Segment Start: INFORMATION SUPPLIED

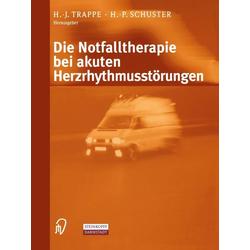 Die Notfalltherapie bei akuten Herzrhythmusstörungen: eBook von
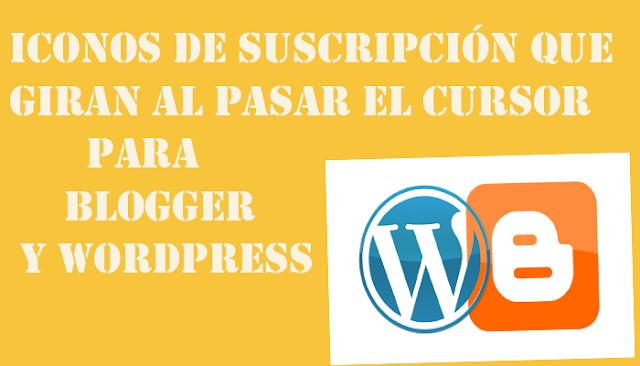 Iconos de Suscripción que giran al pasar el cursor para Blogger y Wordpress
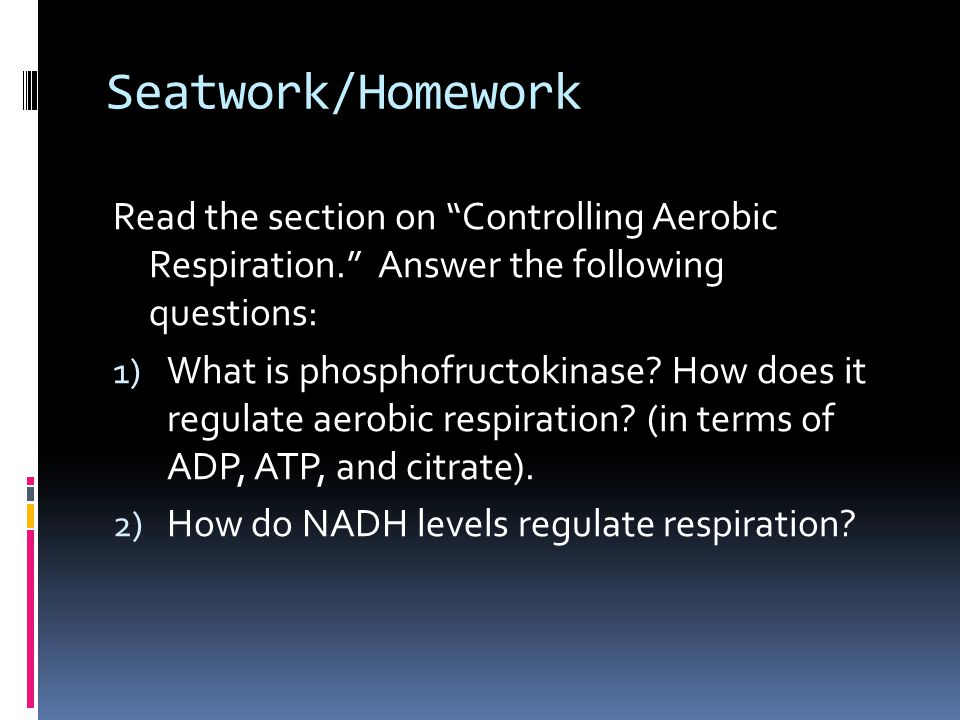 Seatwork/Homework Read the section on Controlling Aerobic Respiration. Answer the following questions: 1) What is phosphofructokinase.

Segment End: INFORMATION SUPPLIED

--- WHAT TO WORK ON ---
Every line above is to be duplicated exactly; no picture should be carried over.

--- ANSWER TO THE PROBLEM ---
 Die Notfalltherapie bei akuten Herzrhythmusstörungen: eBook von
 Iconos de Suscripción que giran al pasar el cursor para Blogger y Wordpress
 Seatwork/Homework Read the section on Controlling Aerobic Respiration. Answer the following questions: 1) What is phosphofructokinase.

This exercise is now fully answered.